**Source:**
begin

Book: International Business Strategy, Verbeke; Introduction
International business strategy means effectively and efficiently matching an MNE’s internal
strengths (relative to competitors) with the opportunities and challenges found in geographically
dispersed environments that cross international borders. Most problems in international business
strategy revolve around just seven concepts (see figure 1.1 on page 5):
1. Internationally transferable (AKA non-location-bound) firm-specific advantages (FSAs);
2. Non-transferable FSAs;
3. Location advantages;
4. Investment in – and value creation through – recombination
5. Complementary resources of external actors;
6. Bounded rationality;
7. Bounded reliability.

1,2 & 3 together, reflect the distinct resource base available to the firm. This resource base has
various components, either owned by – or accessible to – the firm: physical resources (buildings etc),
financial resources, human resources (skills), upstream knowledge, downstream knowledge (think
about the value chain), administrative knowledge (structure, culture etc) and reputational resources.
A firm can have FSAs – strengths relative to rival companies – in each of these resources areas. You
will know this by benchmarking. Location may contribute to finding a resource base.
Routines reflect the distinct ability to combine further the seven resources, in unique ways in how
the stakeholders want it. Cultural differences require adaption and a recombination capability to
make a transfer possible. Also, abroad they often miss the experience.

end

(Records of spatial questions)
begin

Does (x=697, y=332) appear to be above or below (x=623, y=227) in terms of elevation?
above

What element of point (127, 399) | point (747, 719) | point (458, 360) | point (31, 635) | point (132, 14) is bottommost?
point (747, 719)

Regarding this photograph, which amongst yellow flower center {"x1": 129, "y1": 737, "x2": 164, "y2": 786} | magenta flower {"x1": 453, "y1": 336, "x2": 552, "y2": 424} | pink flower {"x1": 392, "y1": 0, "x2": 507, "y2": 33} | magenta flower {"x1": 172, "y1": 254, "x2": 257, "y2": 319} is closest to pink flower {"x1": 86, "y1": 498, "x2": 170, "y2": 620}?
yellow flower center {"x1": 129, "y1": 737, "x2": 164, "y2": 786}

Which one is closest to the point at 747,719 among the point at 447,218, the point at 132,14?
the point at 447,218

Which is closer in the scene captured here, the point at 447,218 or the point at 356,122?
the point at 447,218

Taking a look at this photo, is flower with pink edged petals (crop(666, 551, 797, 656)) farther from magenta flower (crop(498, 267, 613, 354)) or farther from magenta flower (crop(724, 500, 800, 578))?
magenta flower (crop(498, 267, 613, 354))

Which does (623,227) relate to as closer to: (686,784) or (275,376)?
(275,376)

end

**To do:**
#1 Reproduce the international business strategy notes from "1,2 & 3 together, reflect" to "miss the experience.".
#2 Write the next part of the international business strategy notes, picking up after their final sentence.
The material isn't needed for any of this.

**Answers by task:**
#1
1,2 & 3 together, reflect the distinct resource base available to the firm. This resource base has
various components, either owned by – or accessible to – the firm: physical resources (buildings etc),
financial resources, human resources (skills), upstream knowledge, downstream knowledge (think
about the value chain), administrative knowledge (structure, culture etc) and reputational resources.
A firm can have FSAs – strengths relative to rival companies – in each of these resources areas. You
will know this by benchmarking. Location may contribute to finding a resource base.
Routines reflect the distinct ability to combine further the seven resources, in unique ways in how
the stakeholders want it. Cultural differences require adaption and a recombination capability to
make a transfer possible. Also, abroad they often miss the experience.

#2
4 (recombination) is the heart of international business strategy: international corporate success
requires more than just routines, whether internationally transferable or location-bound ones, that
allow for stable and predictable patters in combining resources. The highest-order FSA is the ability
to recombine the MNE’s/firm’s resources in novel ways, usually including newly accessed resources,
whether in a limited geographic space or internationally. It just means that you have to be able to
broaden your concept so that it fits in the international market. It might for instance be necessary to
change the brand name or changing the entire system.
5 represents the additional resources (provided by external actors but accessible to the MNE), which
may be necessary to fill resource gaps and achieve success in the marketplace.
6 & 7 reflect the behavioral characteristics (of MNE managers and other relevant economic actors)
that my impede (verminderen) international success. Bounded rationality implies limits to the
capacity of individuals to absorb, process and act upon complex and often incomplete information.
Bounded reliability implies insufficient effort to deliver on promised behavior or performance.

Chapter 1: Conceptual foundations of international business strategy (week 1)

Let’s look back at the 7 mentioned concepts. Location bound FSAs refers to the challenges of facing
the company in the realm of technical transfer, effective deployment and profitable exploitation of
FSAs abroad.

Internationally transferable FSAs and the four MNE archetypes
The MNE creates value and satisfies stakeholder needs by operating across national borders. Local
firms have knowledge of the host country (host country = land you want your business to move to).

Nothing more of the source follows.